From beginning to end, the film is about female desire. The four friends discuss orgasm, multiple orgasms, orgasm in Hindi and even penis sizes. Indian men have never felt this threatened watching a Bollywood film before. They are trying to reclaim their masculinity, one abusive tweet after another.
When a woman asks for it
At the center of The Great Indian Masturbation Debate is Swara Bhaskar, a rare Bollywood actor who is outspoken about her progressive politics. She has colleagues much more senior who openly deny being feminist – it wouldn’t go with their screen image.

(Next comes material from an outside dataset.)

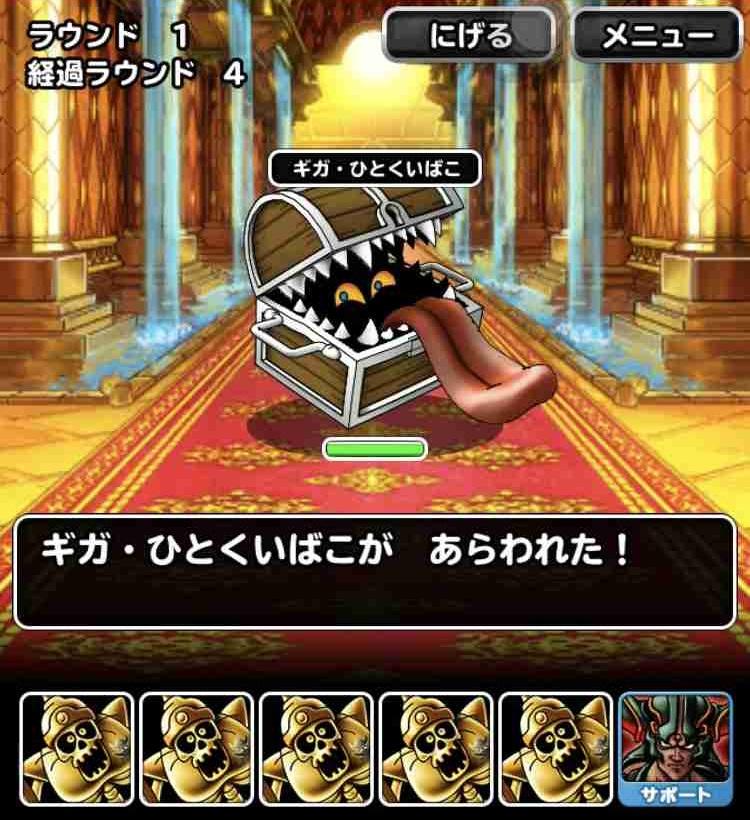 f:id:shohei_info:20190427164112j:plain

In 2013, Bhaskar found herself in a different kind of controversy. In the movie Raanjhana (“Beloved”), she played a young small-town woman whose best friend woos another woman in a manner that the law defines as “stalking.” It has a scene where the lover is advised by a friend that the trick to winning over a woman’s affection is to follow her everywhere, from morning to evening, and tire her out so she eventually gives in. And that’s exactly what happens.
Some wondered how Swara Bhaskar could act in a film that glorified stalking given her progressive politics. The list of Bollywood films that show stalking as legitimate courtship is a very long one.
At best, Bollywood cinema has historically only alluded to female desire. Women who dare to express their sexuality are mostly punished, transformed, or slut-shamed.
“When a woman says no, she means yes,” goes the popular stereotype in rape culture, one that even Bollywood perpetuates. After the infamous gang rape and murder of a young woman in Delhi in December 2012, many Indian men expressed similar views. Such statements continue to be made today, if only a little less openly.
Starting in 2013, a researcher went around India interviewing 100 convicted rapists to understand why they did what they did. She came to the conclusion that the root cause was the patriarchy ingrained in them from their very childhood.
To get men to stop committing sexual violence against women requires teaching them equality. That includes the idea that just like men, women have sexual desires.
“No means no,” we often hear. We rarely ever hear “yes means yes.”
Feminism is freedom
Veere Di Wedding could change how Bollywood portrays the man-woman relationship. At one point in the film, a conservative man rejects a woman because she tries to kiss him before marriage. “I am looking for a wife, not a hooker,” he says. The woman proceeds to have a drunken one-night stand with a man whose first name she does not know. The film does not portray her as a “slut” for that.
In 2016, the film Lipstick under My Burkha also showed female desire, in fact much more poignantly. But it was arthouse cinema with far less reach than a mainstream production like Veere Di Wedding, which is being watched by millions.
Many have criticized the film for giving people a wrong idea of what feminism is. Drinking and smoking, swearing and using sex toys is not feminism, they argue. But isn’t feminism about the freedom to do what you like and to not be judged for it?
The women in the film are flawed, the critics complain. They are classist, they do fat-shaming, and they are all fairytale rich. They are so privileged they go on a foreign holiday to tide over relationship issues.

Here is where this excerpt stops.